Las consecuencias son múltiples: aumento del nivel del mar, pérdida de hielo en los polos, acidificación de las aguas, alteraciones en las corrientes marinas y daños severos a los ecosistemas marinos. Las olas de calor marinas, un fenómeno antes raro, se han vuelto también habituales, afectando a los arrecifes de coral, la pesca y la biodiversidad marina.
Cada informe científico que aparece es más alarmante que el anterior. Pero, paradójicamente, la sociedad parece inmune al miedo. Tras la noticia del nuevo récord de temperatura, vienen los debates superficiales, las quejas pasajeras y, luego, la indiferencia habitual. La economía sigue funcionando bajo las mismas lógicas de siempre: crecimiento ilimitado, consumo desbordado y un modelo energético fósil que parece inamovible.

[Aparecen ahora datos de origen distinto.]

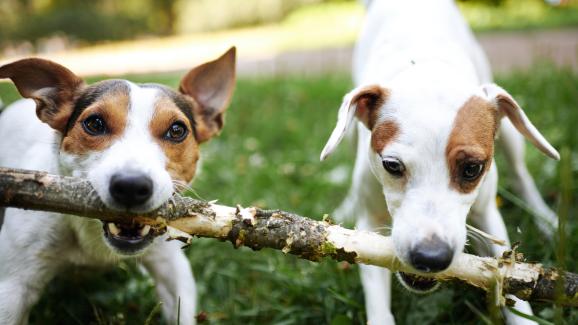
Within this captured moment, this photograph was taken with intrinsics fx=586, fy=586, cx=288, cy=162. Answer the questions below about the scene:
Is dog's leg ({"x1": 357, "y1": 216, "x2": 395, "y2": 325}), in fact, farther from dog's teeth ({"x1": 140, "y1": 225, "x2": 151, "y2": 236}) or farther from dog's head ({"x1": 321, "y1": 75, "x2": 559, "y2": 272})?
dog's teeth ({"x1": 140, "y1": 225, "x2": 151, "y2": 236})

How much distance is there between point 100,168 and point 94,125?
38 cm

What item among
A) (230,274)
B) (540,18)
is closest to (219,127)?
(230,274)

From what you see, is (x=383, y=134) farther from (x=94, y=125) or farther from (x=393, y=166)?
(x=94, y=125)

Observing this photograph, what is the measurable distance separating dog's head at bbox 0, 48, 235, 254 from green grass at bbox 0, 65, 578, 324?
72cm

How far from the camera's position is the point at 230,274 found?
11.6 feet

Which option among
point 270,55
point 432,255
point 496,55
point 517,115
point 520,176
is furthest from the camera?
point 270,55

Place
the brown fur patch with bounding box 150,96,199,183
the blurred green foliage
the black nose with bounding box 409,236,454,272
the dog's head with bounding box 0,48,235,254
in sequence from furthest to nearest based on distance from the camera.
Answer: the blurred green foliage
the brown fur patch with bounding box 150,96,199,183
the dog's head with bounding box 0,48,235,254
the black nose with bounding box 409,236,454,272

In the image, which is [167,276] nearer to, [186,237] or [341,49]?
[186,237]

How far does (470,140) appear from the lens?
2.39m

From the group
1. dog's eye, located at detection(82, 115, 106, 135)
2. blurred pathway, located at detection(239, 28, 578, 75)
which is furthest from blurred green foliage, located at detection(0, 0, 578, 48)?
dog's eye, located at detection(82, 115, 106, 135)

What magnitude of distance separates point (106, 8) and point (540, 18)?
A: 1925 centimetres

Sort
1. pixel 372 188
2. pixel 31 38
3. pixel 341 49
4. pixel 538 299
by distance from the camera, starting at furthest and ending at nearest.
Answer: pixel 31 38
pixel 341 49
pixel 372 188
pixel 538 299

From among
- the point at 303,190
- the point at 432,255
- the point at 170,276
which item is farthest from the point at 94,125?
the point at 303,190

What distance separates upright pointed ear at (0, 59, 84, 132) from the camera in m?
2.80
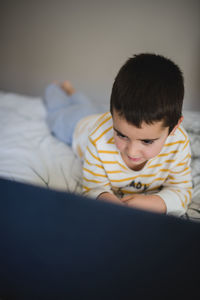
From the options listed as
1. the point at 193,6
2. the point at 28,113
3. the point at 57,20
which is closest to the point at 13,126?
the point at 28,113

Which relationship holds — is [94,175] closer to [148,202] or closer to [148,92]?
[148,202]

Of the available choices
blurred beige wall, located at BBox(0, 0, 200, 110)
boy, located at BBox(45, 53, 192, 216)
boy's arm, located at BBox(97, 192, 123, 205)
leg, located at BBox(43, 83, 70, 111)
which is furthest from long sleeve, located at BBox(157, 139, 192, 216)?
blurred beige wall, located at BBox(0, 0, 200, 110)

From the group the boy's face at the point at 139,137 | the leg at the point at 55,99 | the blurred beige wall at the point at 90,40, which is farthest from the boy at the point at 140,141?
the blurred beige wall at the point at 90,40

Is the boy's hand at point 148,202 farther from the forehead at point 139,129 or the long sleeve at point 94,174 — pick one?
the forehead at point 139,129

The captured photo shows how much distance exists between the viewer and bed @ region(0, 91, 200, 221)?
855 millimetres

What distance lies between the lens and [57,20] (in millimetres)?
1938

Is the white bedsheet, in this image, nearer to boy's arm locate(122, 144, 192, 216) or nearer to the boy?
the boy

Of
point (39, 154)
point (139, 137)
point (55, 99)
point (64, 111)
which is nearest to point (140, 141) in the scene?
point (139, 137)

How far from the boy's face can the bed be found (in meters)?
0.24

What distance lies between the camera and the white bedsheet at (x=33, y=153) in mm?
868

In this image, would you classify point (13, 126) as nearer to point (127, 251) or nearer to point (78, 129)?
point (78, 129)

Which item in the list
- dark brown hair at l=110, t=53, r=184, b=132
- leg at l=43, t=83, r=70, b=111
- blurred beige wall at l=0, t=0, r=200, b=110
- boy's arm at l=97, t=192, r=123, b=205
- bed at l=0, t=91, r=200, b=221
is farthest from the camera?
blurred beige wall at l=0, t=0, r=200, b=110

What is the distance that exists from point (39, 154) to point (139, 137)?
560mm

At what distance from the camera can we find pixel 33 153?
3.33ft
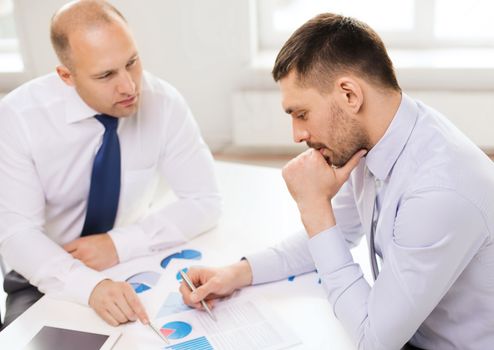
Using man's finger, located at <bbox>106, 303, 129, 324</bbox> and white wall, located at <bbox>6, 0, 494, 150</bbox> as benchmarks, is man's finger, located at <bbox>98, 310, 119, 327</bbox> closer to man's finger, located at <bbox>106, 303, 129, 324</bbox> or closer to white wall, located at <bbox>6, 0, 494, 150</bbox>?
man's finger, located at <bbox>106, 303, 129, 324</bbox>

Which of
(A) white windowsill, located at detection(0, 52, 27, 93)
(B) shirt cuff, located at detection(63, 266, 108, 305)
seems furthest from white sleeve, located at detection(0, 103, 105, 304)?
(A) white windowsill, located at detection(0, 52, 27, 93)

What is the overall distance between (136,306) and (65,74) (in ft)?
2.36

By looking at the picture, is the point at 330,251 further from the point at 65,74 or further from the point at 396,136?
the point at 65,74

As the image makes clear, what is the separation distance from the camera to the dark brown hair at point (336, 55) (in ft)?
3.70

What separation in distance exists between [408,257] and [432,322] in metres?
0.24

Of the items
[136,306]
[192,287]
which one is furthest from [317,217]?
[136,306]

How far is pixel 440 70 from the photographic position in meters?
2.78

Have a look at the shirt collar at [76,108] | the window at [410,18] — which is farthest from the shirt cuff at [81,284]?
the window at [410,18]

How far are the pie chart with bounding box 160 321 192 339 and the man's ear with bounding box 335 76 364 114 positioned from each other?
1.84 feet

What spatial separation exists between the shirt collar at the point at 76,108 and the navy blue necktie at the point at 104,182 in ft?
0.09

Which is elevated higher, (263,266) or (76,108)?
(76,108)

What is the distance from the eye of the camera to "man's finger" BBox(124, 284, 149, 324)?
1235 millimetres

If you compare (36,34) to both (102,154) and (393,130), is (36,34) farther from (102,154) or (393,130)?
(393,130)

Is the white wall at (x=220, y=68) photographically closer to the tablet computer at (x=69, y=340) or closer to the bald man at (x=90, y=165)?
the bald man at (x=90, y=165)
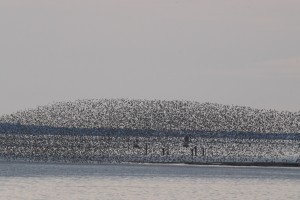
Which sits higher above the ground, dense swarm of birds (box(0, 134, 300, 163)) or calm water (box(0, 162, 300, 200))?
dense swarm of birds (box(0, 134, 300, 163))

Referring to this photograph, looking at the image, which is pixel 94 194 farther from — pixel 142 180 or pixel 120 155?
pixel 120 155

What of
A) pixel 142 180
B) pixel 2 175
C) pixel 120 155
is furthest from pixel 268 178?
pixel 120 155

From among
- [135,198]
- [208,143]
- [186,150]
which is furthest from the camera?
[208,143]

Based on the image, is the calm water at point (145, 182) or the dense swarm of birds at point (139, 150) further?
the dense swarm of birds at point (139, 150)

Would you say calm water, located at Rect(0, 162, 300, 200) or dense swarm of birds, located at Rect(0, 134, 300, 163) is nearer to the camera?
calm water, located at Rect(0, 162, 300, 200)

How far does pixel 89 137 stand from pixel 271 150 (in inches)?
1005

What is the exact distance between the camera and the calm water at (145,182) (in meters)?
106

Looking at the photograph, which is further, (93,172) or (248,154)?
(248,154)

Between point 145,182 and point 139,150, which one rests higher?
point 139,150

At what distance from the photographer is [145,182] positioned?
117 meters

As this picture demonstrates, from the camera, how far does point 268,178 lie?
12519 centimetres

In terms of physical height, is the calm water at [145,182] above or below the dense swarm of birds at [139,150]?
below

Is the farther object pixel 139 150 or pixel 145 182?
pixel 139 150

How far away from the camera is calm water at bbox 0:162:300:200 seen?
106 meters
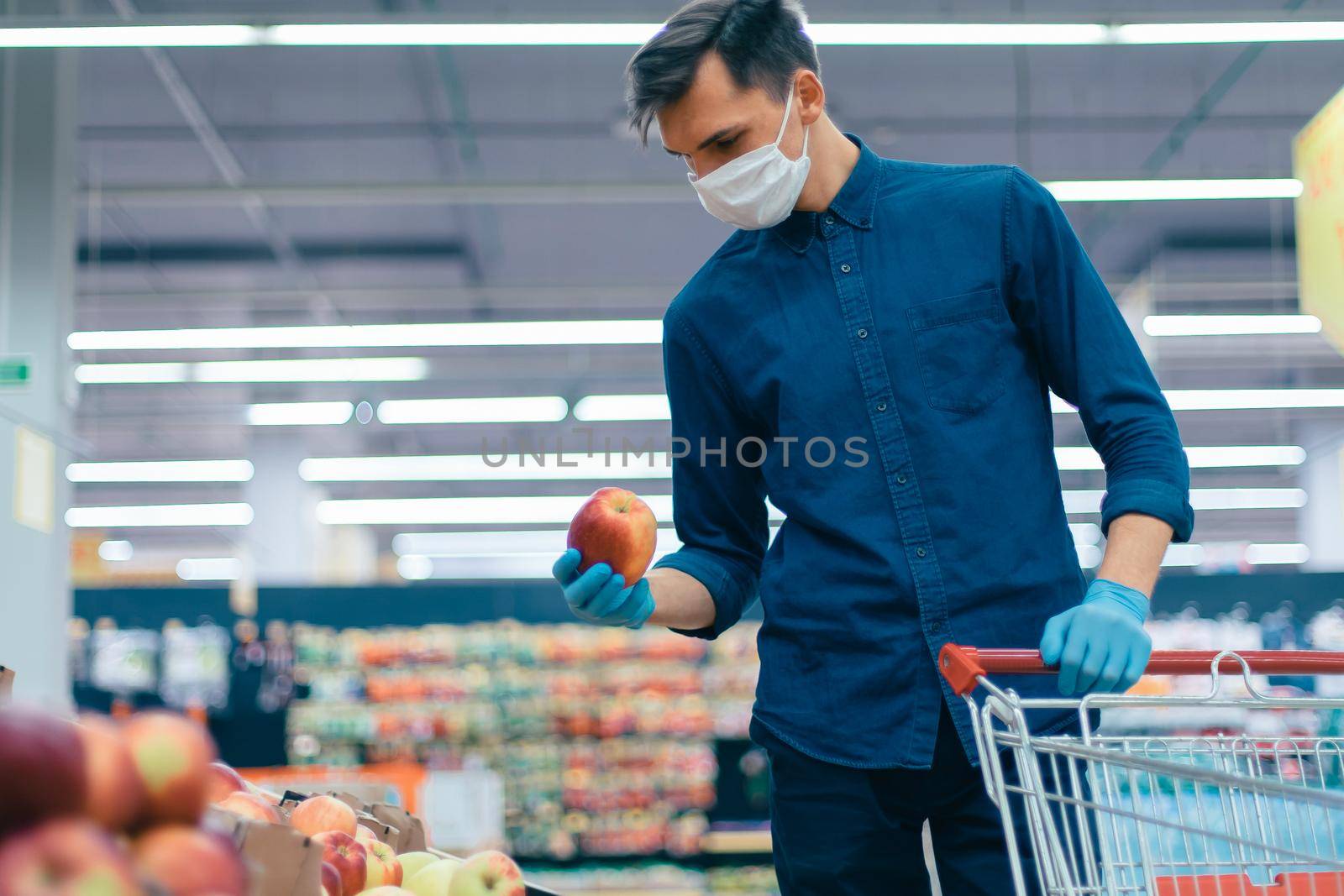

Somos, como bien dijo un divulgador, “una civilización de ciegos voluntarios”. Vemos lo que ocurre, sabemos por qué ocurre, pero no estamos dispuestos a modificar nuestros hábitos de forma significativa. Preferimos pensar que alguien, en algún lugar, inventará una tecnología salvadora que nos permitirá seguir como hasta ahora. Es el espejismo del llamado “tecnoptimismo”, que postula que la ciencia y la ingeniería solucionarán, tarde o temprano, los problemas que nosotros mismos generamos.
El coste de esta pasividad será descomunal. Porque no actuar a tiempo supone que, más adelante, deberemos invertir cantidades ingentes de recursos para intentar mitigar daños que ya estarán consolidados. Y, lo que es más grave, no todo se podrá reparar: muchas especies se extinguirán, millones de personas se verán obligadas a migrar por causas climáticas, y los fenómenos extremos (sequías, huracanes, incendios, inundaciones) serán cada vez más destructivos.
A pesar de la creciente desesperanza que estas proyecciones generan, rendirse no es una opción. La única respuesta válida es la acción: reducir drásticamente las emisiones, abandonar la era de los combustibles fósiles, transformar nuestros sistemas energéticos, fomentar la eficiencia y, sobre todo, cambiar los patrones de consumo a nivel global. La ciudadanía, los gobiernos, las empresas: todos tenemos responsabilidad.
El planeta nos está enviando señales cada verano. Las olas de calor no son simples anécdotas meteorológicas; son los síntomas de un sistema climático cada vez más desestabilizado. No tenemos un planeta alternativo al que mudarnos. Esta es nuestra casa, y la estamos incendiando.
La pregunta que flota en el aire es simple y brutal:
No tenemos otro planeta alternativo !!! ¿Tan difícil es eso de entender ?
La respuesta ya no es científica, es ética. Y el tiempo para actuar se agota.